Looking at the example at https://speech-to-text-demo.mybluemix.net/ only one or the other works – primarily because smart formatted output is not available in the timestamped words and we need the timestamped words in order to diarize the text. In the below example the timestamped text holds “twenty thousand dollars” whereas the transcript reads as $20000. Is there anyway we can achieve both speaker diarization and smart formatting? Please suggest on the possible option. Thanks! [ "twenty", 27.19, 27.51 ], [ "thousand", 27.51, 27.83 ], [ "dollars", 27.83, 28.35 ] ], "confidence": 0.935, "transcript": "thank you for calling this is Dave speaking how can I help you hi Dave I filled out an application last night and the last page it says to call and give more information I'd be more than happy to assist you with that I'll have to ask you some additional questions okay okay vehicle that you're looking to purchase are you purchasing from an individual or from a dealer I'm an individual okay all right %HESITATION any special occasion for the car purchase no I just want a new car okay and looks like you applied for $20000 " } ], "final": true } ], "result_index": 0 }
Answer by @chughts (8573) | Apr 17, 2017 at 01:41 PM
What you are seeing is maybe just a feature of the sample application as the API documentation (https://www.ibm.com/watson/developercloud/speech-to-text/api/v1/#recognize_sessionless_nonmp12), doesn't mention any exclusivity between the speaker_labels and smart_formatting options. So I guess you can try specifying both.

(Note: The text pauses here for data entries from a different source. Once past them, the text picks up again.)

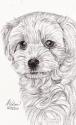 Cute Puppy (thumbnail)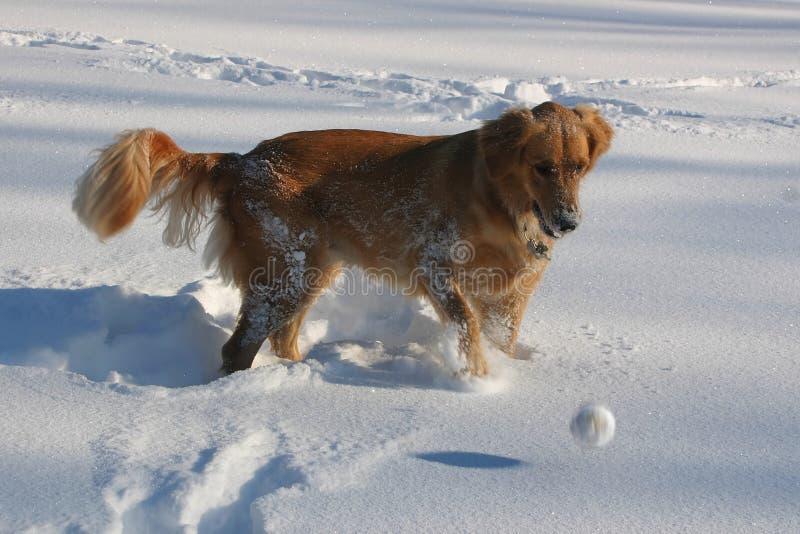 Goldener Apportierhund-Spiele im Schnee stockfoto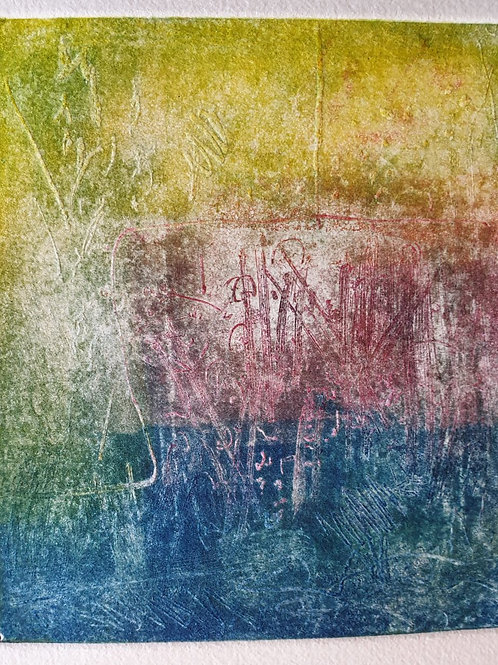 Audrey Bernays  & Jenny Beach 'Kakadu' 2019 Lithograph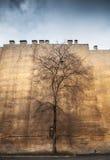 在老黄色墙壁背景的老不生叶的树 图库摄影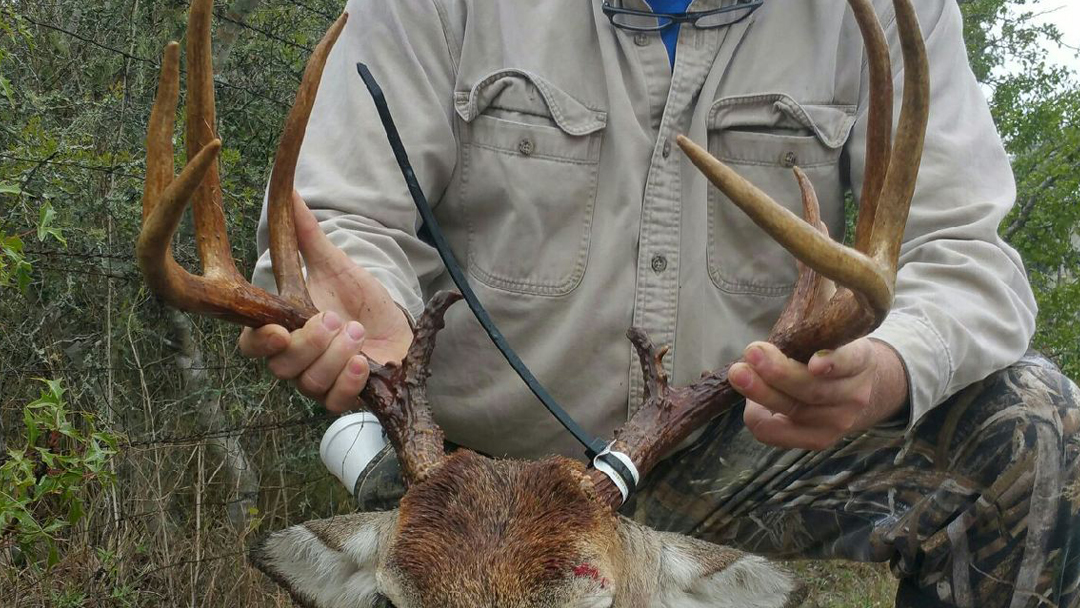 Whitetail-STXHO-28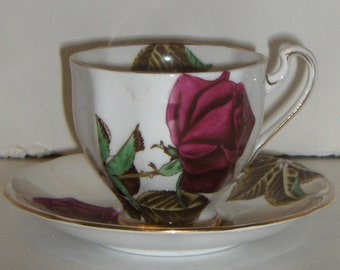 Royal Standard English Rose Cup and Saucer  Free Standard Shipping in the U.S.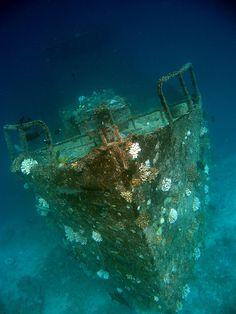 Sunken Ship, The Maldives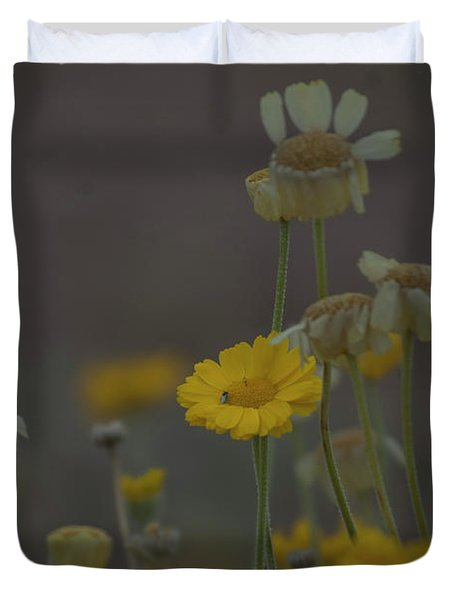 Duvet Cover featuring the photograph Az Flowers by Rod Wiens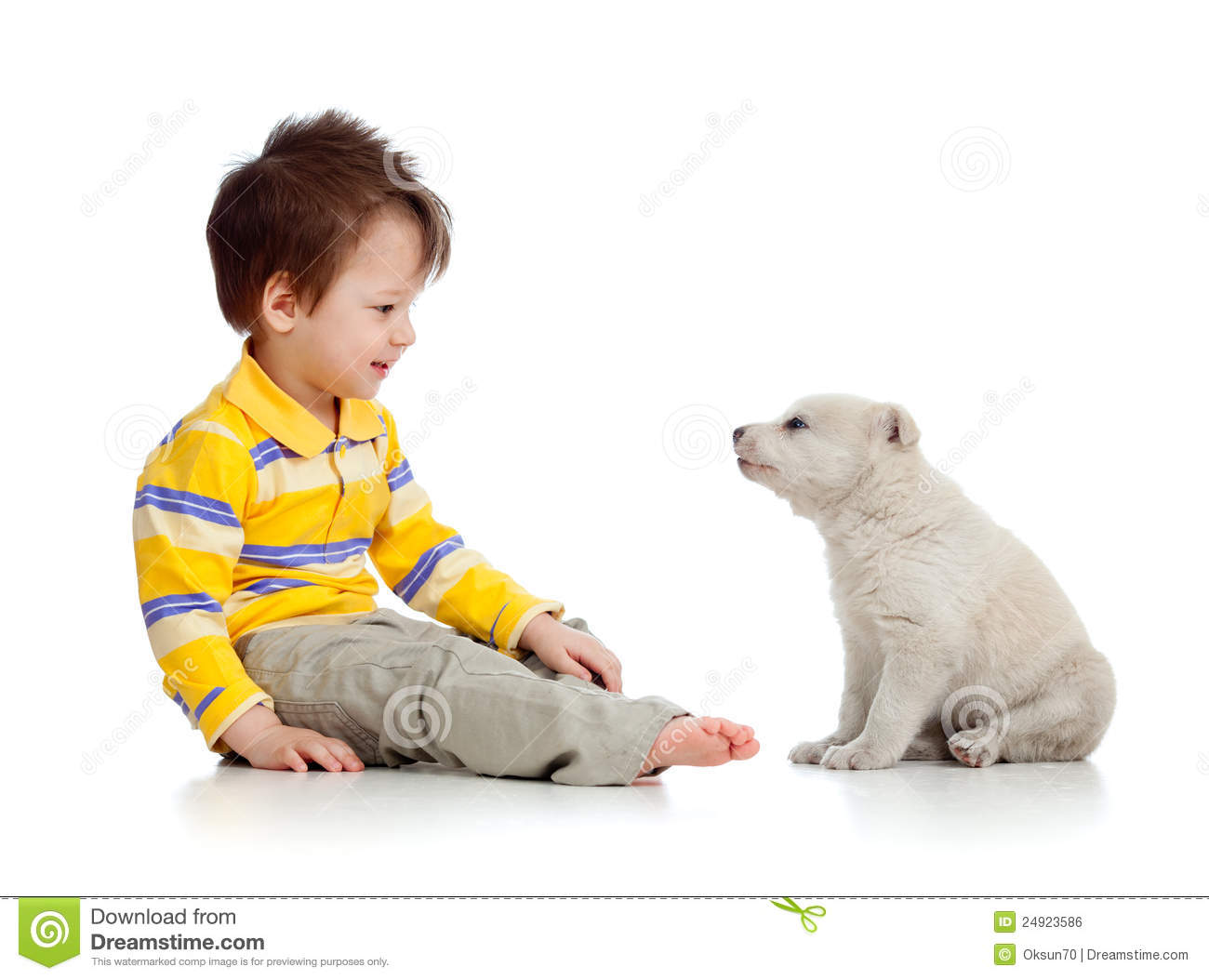 Little kid and puppy looking at each other on whit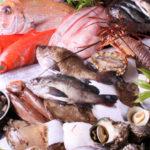 ドッグフード 魚原料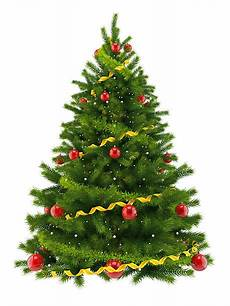 Free Images Of Christmas Trees Best Christmas Tree Stock Photos Pictures Amp Royalty Free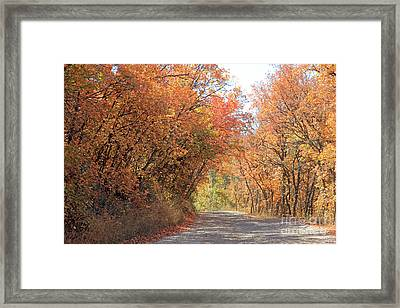 Autumn Escape  Framed Print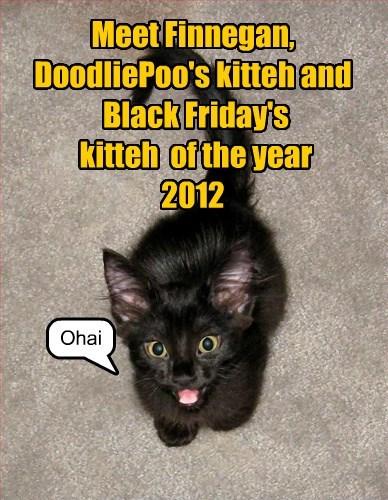Meet Finnegan,  DoodliePoo's kitteh and  Black Friday's  kitteh  of the year 2012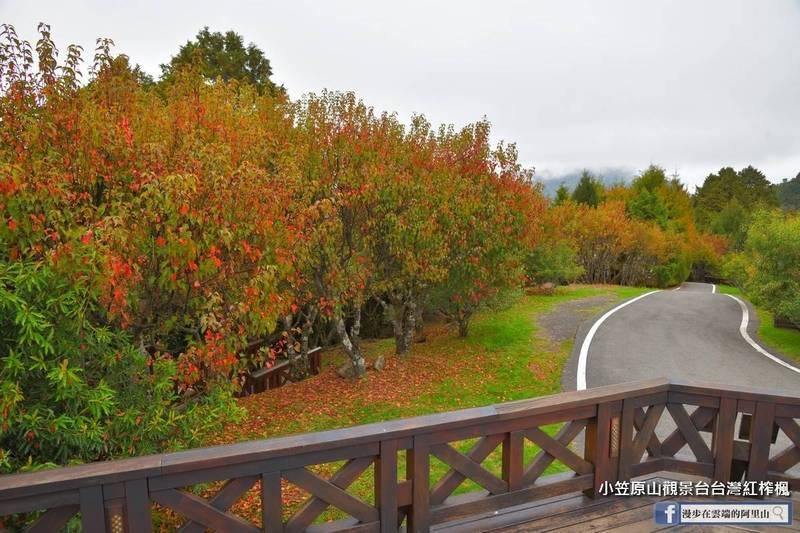 小笠原山的台灣紅榨楓開始變色了。(黃源明提供)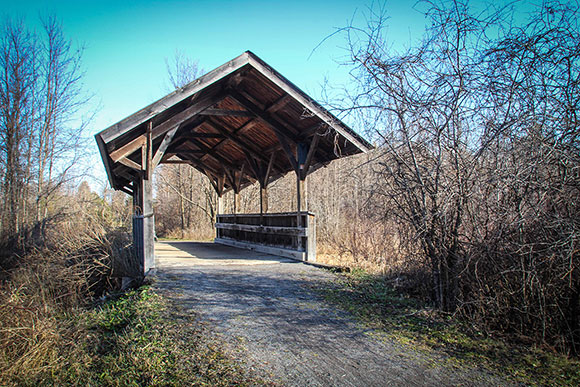 The covered bridge. Photo by Barry Gray.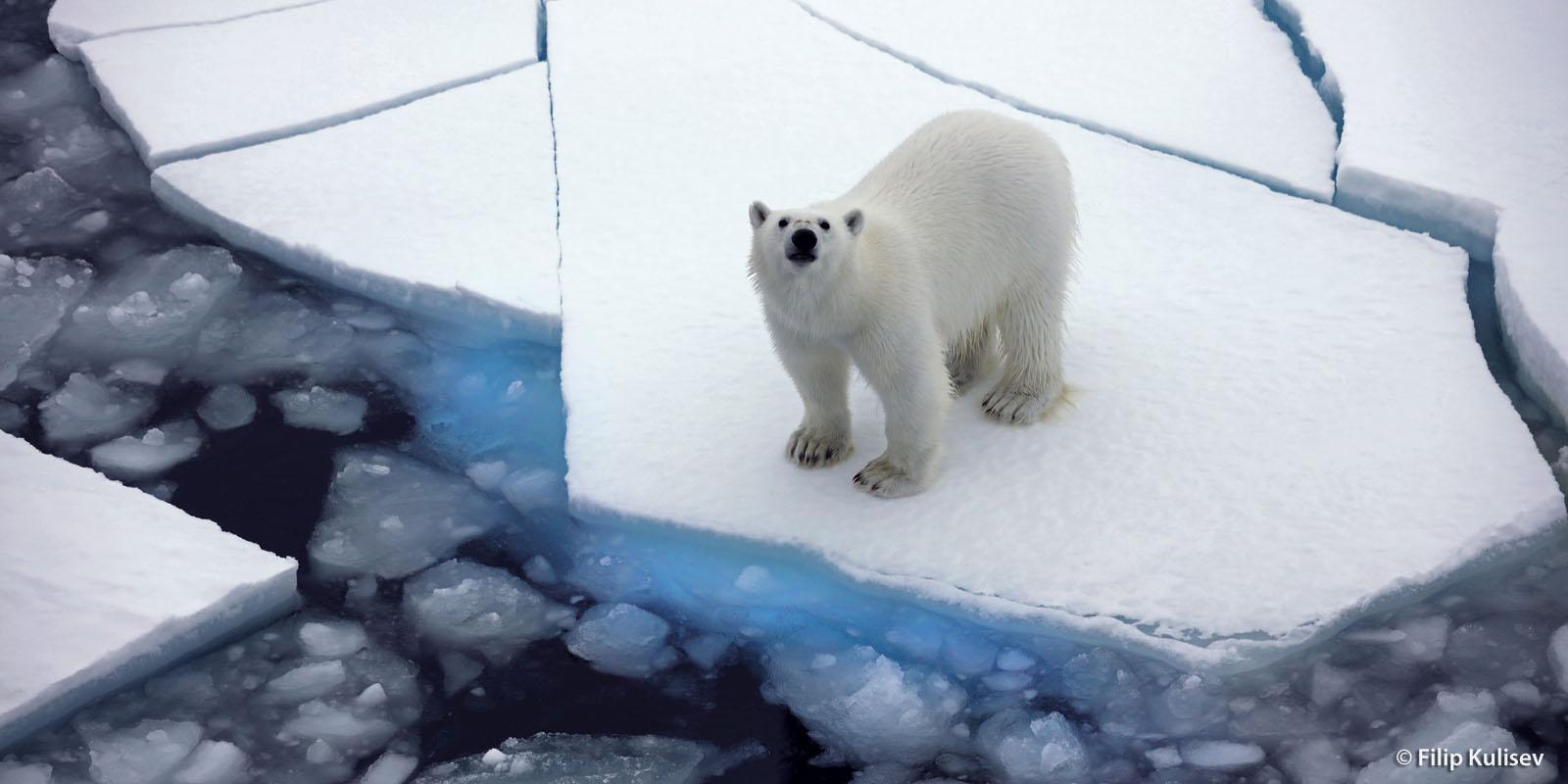 Kuzey Kutbu 90 Derecede Saat Kaç Olur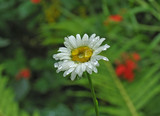 camomile after a rain poster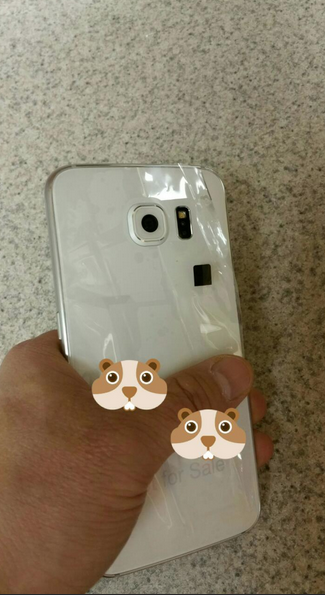 We MAYY have our first look at the real deal GS6! Actual pics of the device itself!-screen-shot-2015-02-25-4.22.44-pm.png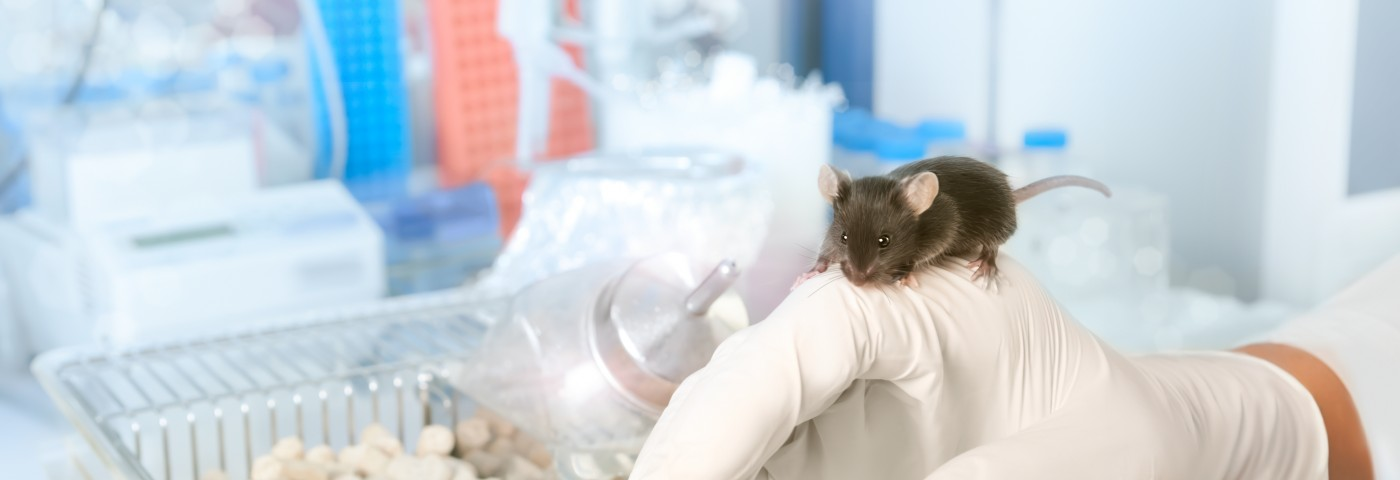First Transgenic Mouse Model of Familial ALS Created in Lab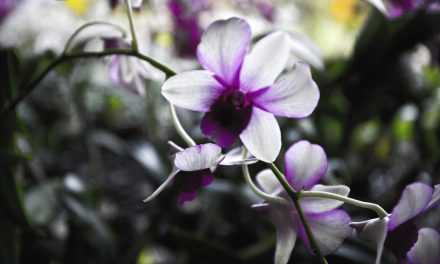 Orkidean loistoa ja lepoa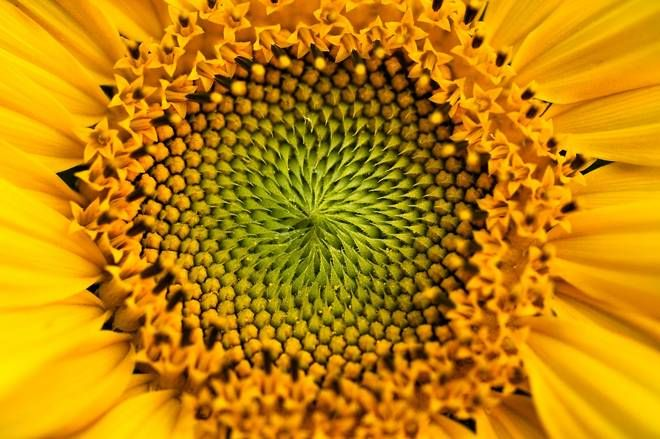 macro fractal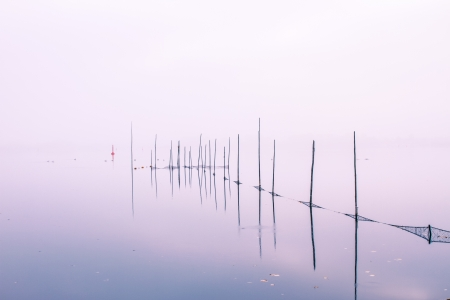 un paisaje de niebla en una ma?ana de octubre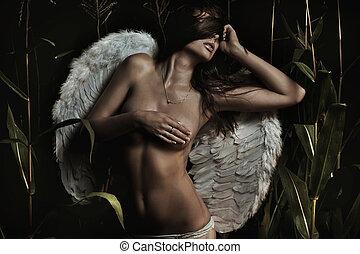 jovem, anjo, silueta, asas, mulher, bonito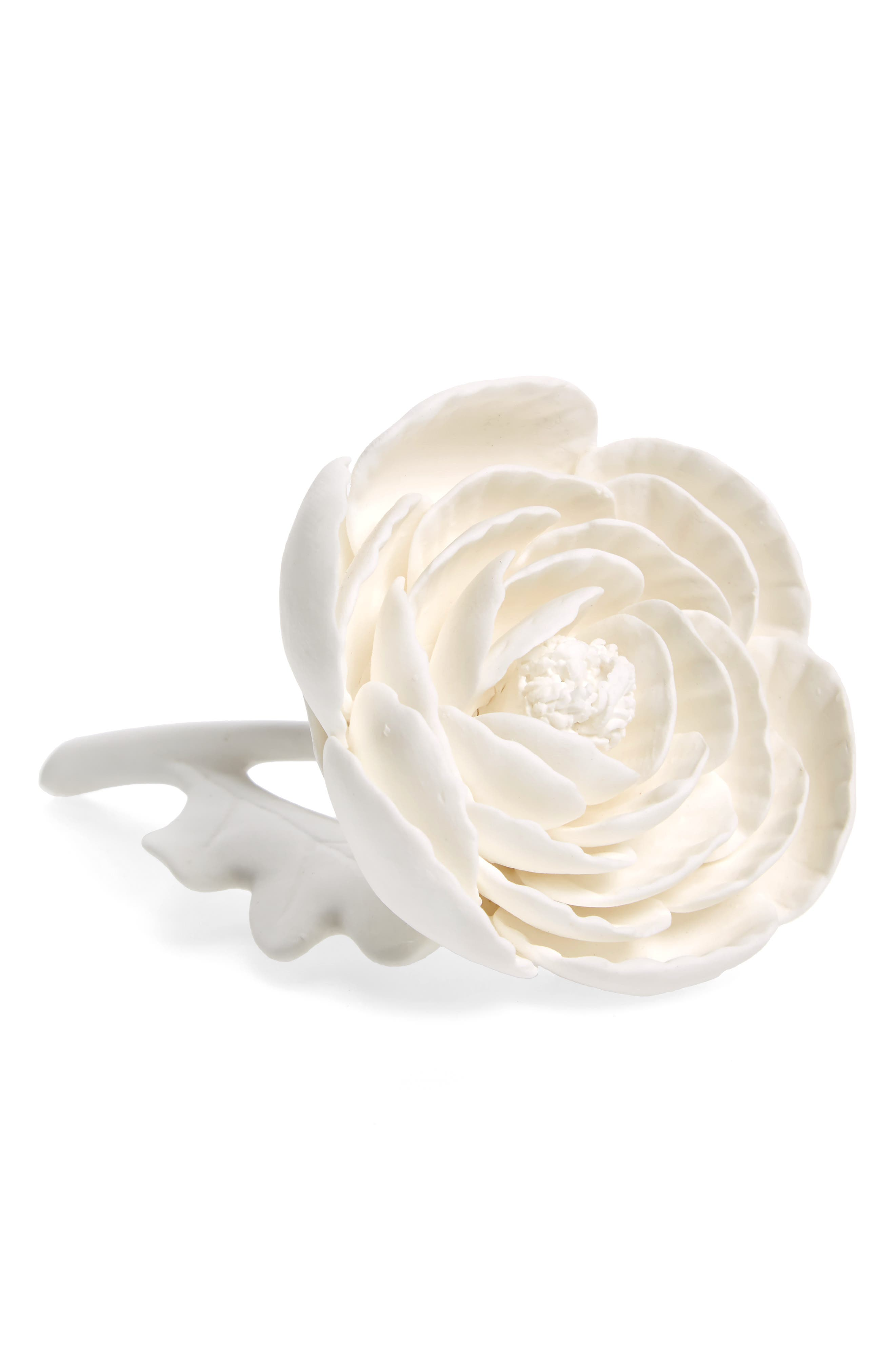 Porcelain Peony,                         Main,                         color, White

I have tried specifying both. But the timestamped words aren't smart formatted
Just to clarify what I think you are saying. Are you using the speaker labels option or the smart formatting option?
Answer by Srividhya_Narayanan (1) | Apr 19, 2017 at 05:56 AM
I am using both speaker_labels true and smart_formatting true. Any responses please? I badly need speaker labeling as we are transcribing call center text. Smart formatting is also needed as the user mentions phone number and we need it to be properly formatted..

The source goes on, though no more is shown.